La compagnie nationale Tunisair a tenu son Assemblée générale ordinaire (AGO); le 30 décembre dernier. Un rendez-vous attendu, mais surtout marqué par un décalage temporel frappant : les actionnaires ont dû statuer sur l’exercice… 2022. Dans une ambiance forcément pesante au vu des chiffres, plusieurs décisions clés ont été prises pour tenter de maintenir le cap malgré la tempête financière.

Jetons de présence

L’un des points à l’ordre du jour concernait la rémunération des administrateurs (les fameux jetons de présence). Dans un souci de conformité; les montants ont été fixés ainsi:

Représentants de l’État: 5 000 Tnd par an.

Entreprises publiques et petits porteurs: 2 188 Tnd par an.

Comité d’audit: pour ceux qui surveillent les comptes, l’indemnité est liée à la présence réelle (500 Tnd par réunion); avec un plafond annuel de 3 000 Tnd.

Un gouffre financier qui donne le vertige

Le constat comptable illustre la crise profonde que traverse la “Gazelle”. Pour l’année 2022; Tunisair affiche une perte nette de près de 229 millions de dinars.

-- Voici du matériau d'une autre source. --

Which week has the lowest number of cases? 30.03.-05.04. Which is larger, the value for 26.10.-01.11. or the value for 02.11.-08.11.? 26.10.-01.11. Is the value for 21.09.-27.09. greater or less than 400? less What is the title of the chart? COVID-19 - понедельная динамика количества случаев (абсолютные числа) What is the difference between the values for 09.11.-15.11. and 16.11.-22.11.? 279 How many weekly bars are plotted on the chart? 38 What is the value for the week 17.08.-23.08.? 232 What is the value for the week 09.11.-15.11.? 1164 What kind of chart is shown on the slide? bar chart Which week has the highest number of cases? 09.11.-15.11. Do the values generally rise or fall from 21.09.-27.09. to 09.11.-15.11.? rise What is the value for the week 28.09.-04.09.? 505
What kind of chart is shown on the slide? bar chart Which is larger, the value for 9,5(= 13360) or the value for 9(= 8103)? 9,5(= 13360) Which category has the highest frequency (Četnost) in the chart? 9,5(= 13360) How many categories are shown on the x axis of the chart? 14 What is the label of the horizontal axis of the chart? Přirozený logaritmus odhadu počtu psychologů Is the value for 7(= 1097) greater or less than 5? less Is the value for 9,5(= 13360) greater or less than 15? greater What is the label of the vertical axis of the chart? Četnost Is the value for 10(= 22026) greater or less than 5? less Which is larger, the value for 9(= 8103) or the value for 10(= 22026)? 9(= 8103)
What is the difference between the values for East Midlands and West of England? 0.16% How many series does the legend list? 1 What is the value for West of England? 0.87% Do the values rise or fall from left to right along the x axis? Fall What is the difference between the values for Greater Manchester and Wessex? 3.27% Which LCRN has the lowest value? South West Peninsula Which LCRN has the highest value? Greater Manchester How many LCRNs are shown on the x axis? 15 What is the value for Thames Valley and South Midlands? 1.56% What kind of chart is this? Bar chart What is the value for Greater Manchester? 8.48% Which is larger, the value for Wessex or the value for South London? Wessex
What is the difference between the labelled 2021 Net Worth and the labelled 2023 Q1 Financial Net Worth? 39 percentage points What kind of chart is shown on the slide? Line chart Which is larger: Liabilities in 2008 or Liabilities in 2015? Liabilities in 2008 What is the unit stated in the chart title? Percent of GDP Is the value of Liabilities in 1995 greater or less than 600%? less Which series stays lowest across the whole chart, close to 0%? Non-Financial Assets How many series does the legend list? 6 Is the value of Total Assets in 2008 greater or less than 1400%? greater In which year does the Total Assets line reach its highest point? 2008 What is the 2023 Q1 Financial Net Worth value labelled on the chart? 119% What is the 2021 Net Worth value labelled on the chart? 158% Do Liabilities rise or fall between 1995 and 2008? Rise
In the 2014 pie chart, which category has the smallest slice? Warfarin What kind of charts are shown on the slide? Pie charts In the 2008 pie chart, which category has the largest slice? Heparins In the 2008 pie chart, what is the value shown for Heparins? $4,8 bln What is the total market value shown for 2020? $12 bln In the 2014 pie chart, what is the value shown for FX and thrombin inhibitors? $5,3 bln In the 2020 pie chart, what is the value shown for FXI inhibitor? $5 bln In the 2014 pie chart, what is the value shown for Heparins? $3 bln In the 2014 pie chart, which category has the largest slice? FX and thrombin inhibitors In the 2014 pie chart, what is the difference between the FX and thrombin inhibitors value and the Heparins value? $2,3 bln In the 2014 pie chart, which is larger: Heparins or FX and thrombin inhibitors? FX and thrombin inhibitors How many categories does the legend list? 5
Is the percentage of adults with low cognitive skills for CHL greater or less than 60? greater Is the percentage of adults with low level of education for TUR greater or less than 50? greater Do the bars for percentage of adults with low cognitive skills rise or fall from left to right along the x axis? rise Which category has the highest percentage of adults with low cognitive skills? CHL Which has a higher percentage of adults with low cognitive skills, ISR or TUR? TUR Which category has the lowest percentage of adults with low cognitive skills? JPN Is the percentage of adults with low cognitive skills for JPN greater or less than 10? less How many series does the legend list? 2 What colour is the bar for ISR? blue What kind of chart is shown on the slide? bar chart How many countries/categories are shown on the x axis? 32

Plus inquiétant encore, le cumul des déficits (résultats reportés) dépasse désormais la barre symbolique des 2 milliards de dinars. Avec des capitaux propres négatifs à hauteur de -1,47 milliard, la survie même de la société est en question. C’est d’ailleurs pour cette raison qu’une Assemblée Extraordinaire a dû valider la poursuite de l’activité; basée sur un nouveau plan d’affaires.

Gouvernance

Si l’assemblée a donné son “feu vert” (quitus) à la gestion des administrateurs pour 2022; elle a néanmoins posé des limites strictes:

Exclusions: les dirigeants faisant l’objet de poursuites judiciaires n’ont pas obtenu de quitus.

Opérations rejetées: les actionnaires ont refusé de valider certaines pratiques jugées irrégulières; comme un prêt exceptionnel de 8 000 Tnd accordé par l’ancien PDG ou encore des garanties de prêts bancaires octroyées au personnel navigant pour un montant total de 34 millions de dinars.

En résumé, Tunisair tente de régulariser sa situation administrative avec beaucoup de retard (plus de deux ans sur le calendrier légal); tout en essayant de colmater les brèches d’un navire financier qui prend l’eau de toutes parts.